The latter part of this century, too, saw the beginning of the independent theater movement that was to be the forerunner of the "Little Theater" movement that in the twentieth century spread far and wide. It was in such theaters as these . . . the Théâtre Libre of Paris, Die Freie Bühne of Berlin, the Independent Theater of London and Miss Horniman's Theater in Manchester, that Ibsen, Strindberg, Björnson, Yeats, Shaw, Hauptmann and Synge were first given a hearing.

During the latter part of the century in Germany there appeared two dramatists who would go on to win international fame: Hauptmann and Sudermann. A Viennese physician, Arthur Schnitzler, became widely known outside his native Austria through his light and amusing Anatol.

In France, Brieux became the herald of a realistic, not to say clinical, drama. Belgium produced Maeterlinck.

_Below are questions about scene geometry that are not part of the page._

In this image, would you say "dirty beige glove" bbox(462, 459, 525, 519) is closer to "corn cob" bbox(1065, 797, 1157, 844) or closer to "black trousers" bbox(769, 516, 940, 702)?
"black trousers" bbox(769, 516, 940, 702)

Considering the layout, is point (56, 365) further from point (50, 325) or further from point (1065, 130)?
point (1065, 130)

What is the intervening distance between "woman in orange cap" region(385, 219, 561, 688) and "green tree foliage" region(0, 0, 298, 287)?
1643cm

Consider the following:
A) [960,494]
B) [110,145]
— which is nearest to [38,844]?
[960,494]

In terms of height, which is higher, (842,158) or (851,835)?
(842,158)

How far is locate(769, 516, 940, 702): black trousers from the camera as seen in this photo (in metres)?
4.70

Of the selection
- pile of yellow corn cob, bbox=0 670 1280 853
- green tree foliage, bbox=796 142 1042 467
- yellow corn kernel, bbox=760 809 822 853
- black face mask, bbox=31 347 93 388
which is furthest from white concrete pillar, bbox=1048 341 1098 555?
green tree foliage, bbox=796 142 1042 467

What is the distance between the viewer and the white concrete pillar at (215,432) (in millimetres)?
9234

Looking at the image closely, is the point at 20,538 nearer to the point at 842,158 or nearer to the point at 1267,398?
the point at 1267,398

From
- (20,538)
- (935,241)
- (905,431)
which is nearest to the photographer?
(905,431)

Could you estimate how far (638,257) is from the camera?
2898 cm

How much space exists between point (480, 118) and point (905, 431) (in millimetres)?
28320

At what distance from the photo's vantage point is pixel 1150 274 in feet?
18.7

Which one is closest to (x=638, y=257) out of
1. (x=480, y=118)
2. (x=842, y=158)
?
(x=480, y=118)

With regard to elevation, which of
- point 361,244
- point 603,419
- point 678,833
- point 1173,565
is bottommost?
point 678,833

But the most notable event of the late nineteenth century was probably the production in Paris of Edmond Rostand's Cyrano de Bergerac.

It is, after that, something of an anti-climax to record that in Italy Giacosa was writing his best known play, As the Leaves, and composing the librettos for the operas, La Bohème, Tosca, and Madame Butterfly; or that Verga wrote In the Porter's Lodge, The Fox Hunt, and Cavalleria Rusticana, which again is better known through Muscagni's opera; or even that the best known of the nineteenth century Italian dramatists, Gabriel d'Annunzio, was making his somewhat contradictory contributions to the dramatic art. Of the Italians who began their work in the late nineteenth century, two deserve mention, Luigi Pirandello and Sem Benelli whose Supper of Jokes is known on the English and American stage as The Jest. Benelli's Love of the Three Kings is best known outside Italy in its operatic form.

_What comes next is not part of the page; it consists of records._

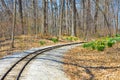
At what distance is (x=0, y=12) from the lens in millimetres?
35469

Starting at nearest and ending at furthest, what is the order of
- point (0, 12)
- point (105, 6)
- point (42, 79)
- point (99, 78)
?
point (42, 79) → point (99, 78) → point (0, 12) → point (105, 6)

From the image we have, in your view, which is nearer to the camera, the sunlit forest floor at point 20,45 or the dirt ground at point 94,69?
the dirt ground at point 94,69

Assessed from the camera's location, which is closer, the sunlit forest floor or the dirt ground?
the dirt ground

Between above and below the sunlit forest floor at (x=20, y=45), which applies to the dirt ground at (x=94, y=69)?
below

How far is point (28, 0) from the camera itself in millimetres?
62656

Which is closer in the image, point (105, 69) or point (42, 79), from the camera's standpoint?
point (42, 79)

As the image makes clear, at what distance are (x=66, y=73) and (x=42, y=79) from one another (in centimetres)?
251

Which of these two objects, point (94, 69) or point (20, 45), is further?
point (20, 45)

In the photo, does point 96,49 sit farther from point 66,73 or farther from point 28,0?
point 28,0

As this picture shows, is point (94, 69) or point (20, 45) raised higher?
point (20, 45)

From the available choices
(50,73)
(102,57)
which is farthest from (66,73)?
(102,57)

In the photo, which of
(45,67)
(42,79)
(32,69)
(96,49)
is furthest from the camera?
(96,49)

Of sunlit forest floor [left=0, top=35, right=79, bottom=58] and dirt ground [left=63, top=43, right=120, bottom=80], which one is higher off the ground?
sunlit forest floor [left=0, top=35, right=79, bottom=58]

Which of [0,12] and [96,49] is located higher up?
[0,12]
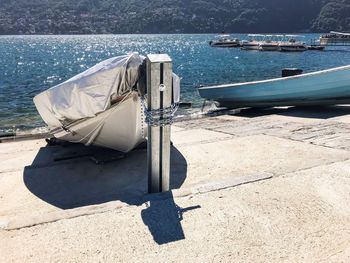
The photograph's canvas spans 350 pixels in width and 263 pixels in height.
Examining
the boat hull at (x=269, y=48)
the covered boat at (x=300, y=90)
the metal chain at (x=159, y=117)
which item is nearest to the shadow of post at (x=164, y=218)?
the metal chain at (x=159, y=117)

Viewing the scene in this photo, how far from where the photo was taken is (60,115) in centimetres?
687

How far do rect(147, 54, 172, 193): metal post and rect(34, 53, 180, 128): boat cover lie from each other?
58.5 inches

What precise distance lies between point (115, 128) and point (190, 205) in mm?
2813

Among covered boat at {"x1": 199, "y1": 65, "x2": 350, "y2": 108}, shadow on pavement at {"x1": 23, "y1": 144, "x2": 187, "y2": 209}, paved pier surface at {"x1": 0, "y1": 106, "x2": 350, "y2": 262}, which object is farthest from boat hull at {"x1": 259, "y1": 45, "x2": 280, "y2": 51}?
shadow on pavement at {"x1": 23, "y1": 144, "x2": 187, "y2": 209}

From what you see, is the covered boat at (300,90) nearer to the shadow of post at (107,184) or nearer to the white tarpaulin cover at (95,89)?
the shadow of post at (107,184)

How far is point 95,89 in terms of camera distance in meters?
6.23

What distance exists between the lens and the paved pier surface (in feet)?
11.3

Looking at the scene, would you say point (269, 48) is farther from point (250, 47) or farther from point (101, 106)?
point (101, 106)

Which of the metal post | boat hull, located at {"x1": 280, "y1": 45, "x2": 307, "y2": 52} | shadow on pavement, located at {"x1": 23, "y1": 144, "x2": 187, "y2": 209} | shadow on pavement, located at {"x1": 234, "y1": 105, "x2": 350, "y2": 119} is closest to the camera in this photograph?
the metal post

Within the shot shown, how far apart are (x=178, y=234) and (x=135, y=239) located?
16.2 inches

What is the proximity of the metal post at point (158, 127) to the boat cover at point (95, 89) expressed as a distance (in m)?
1.48

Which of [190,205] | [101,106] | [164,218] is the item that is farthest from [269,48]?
[164,218]

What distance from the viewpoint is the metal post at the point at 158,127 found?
14.3ft

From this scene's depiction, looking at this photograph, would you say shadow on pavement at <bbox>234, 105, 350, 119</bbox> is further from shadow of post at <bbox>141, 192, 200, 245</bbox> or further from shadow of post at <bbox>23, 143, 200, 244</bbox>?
shadow of post at <bbox>141, 192, 200, 245</bbox>
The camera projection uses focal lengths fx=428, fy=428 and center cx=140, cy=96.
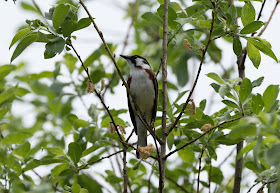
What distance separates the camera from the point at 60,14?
284 cm

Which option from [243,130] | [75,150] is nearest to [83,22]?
[75,150]

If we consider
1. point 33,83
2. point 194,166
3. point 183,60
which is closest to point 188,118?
point 183,60

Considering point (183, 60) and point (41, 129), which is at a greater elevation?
point (183, 60)

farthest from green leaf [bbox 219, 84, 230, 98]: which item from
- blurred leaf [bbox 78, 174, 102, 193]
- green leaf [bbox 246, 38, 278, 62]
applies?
blurred leaf [bbox 78, 174, 102, 193]

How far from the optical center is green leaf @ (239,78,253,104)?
3.01m

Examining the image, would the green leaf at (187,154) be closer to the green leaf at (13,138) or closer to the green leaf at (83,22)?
the green leaf at (13,138)

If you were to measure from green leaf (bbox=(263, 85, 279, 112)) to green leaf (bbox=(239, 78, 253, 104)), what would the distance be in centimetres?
25

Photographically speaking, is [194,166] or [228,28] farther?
[194,166]

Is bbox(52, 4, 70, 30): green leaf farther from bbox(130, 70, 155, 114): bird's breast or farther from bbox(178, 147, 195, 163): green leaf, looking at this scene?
bbox(130, 70, 155, 114): bird's breast

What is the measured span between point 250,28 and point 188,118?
3.22 ft

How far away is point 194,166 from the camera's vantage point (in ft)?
14.5

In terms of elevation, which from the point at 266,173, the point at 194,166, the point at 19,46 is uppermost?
the point at 19,46

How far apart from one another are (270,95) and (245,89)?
11.7 inches

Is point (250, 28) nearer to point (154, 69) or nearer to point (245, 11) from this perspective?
point (245, 11)
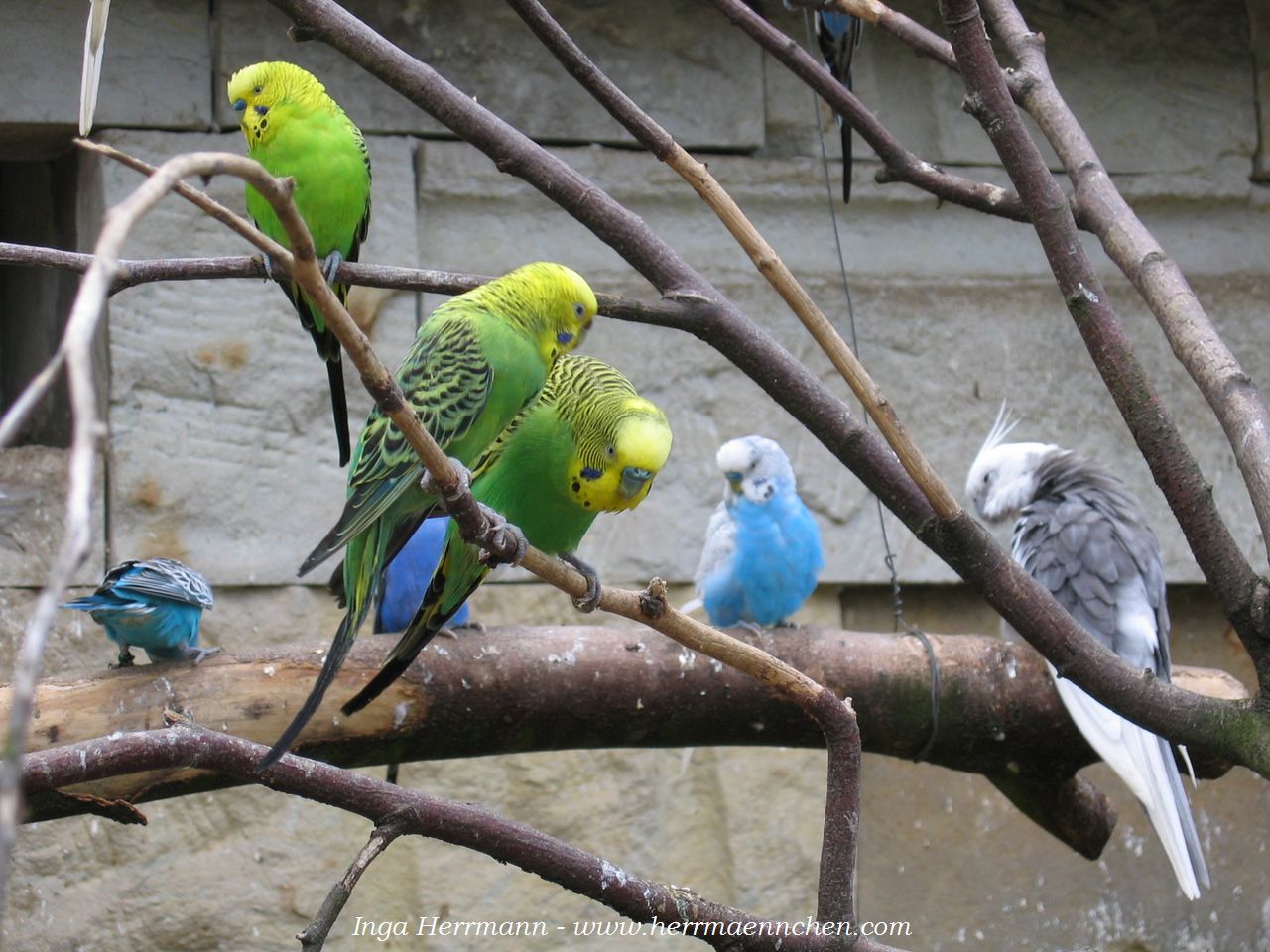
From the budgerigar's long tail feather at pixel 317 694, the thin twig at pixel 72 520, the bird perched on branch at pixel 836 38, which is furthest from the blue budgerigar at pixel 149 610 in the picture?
the thin twig at pixel 72 520

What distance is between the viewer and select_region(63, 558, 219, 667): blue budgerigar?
1983mm

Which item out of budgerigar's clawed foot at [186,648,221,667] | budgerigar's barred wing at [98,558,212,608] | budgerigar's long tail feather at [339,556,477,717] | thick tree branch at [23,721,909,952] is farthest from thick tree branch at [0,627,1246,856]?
budgerigar's long tail feather at [339,556,477,717]

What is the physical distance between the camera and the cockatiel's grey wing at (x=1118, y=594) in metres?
2.21

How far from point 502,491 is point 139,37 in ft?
5.28

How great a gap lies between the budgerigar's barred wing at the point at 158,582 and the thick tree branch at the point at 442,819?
0.48 m

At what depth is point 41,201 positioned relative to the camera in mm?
2994

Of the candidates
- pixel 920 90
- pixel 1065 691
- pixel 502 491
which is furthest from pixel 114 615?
pixel 920 90

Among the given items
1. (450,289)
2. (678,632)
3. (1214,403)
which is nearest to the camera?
(678,632)

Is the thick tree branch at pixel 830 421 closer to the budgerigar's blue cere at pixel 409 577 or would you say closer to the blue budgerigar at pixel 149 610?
the blue budgerigar at pixel 149 610

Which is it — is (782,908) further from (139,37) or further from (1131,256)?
(139,37)

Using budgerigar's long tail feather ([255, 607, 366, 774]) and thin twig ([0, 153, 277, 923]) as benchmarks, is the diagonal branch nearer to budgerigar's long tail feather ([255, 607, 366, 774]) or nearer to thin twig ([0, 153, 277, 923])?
budgerigar's long tail feather ([255, 607, 366, 774])

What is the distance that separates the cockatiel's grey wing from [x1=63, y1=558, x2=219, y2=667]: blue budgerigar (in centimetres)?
135

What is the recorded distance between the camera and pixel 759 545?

In Spain José Echegaray, author of The World and His Wife; José Benavente, whose Passion Flower and Bonds of Interest were offered on the American stage; and the brothers Sierra whose Cradle Song achieved international fame, are a connecting link between the nineteenth and twentieth centuries, as are Shaw, Galsworthy, and Barrie in England and Lady Augusta Gregory and W.B. Yeats in Ireland.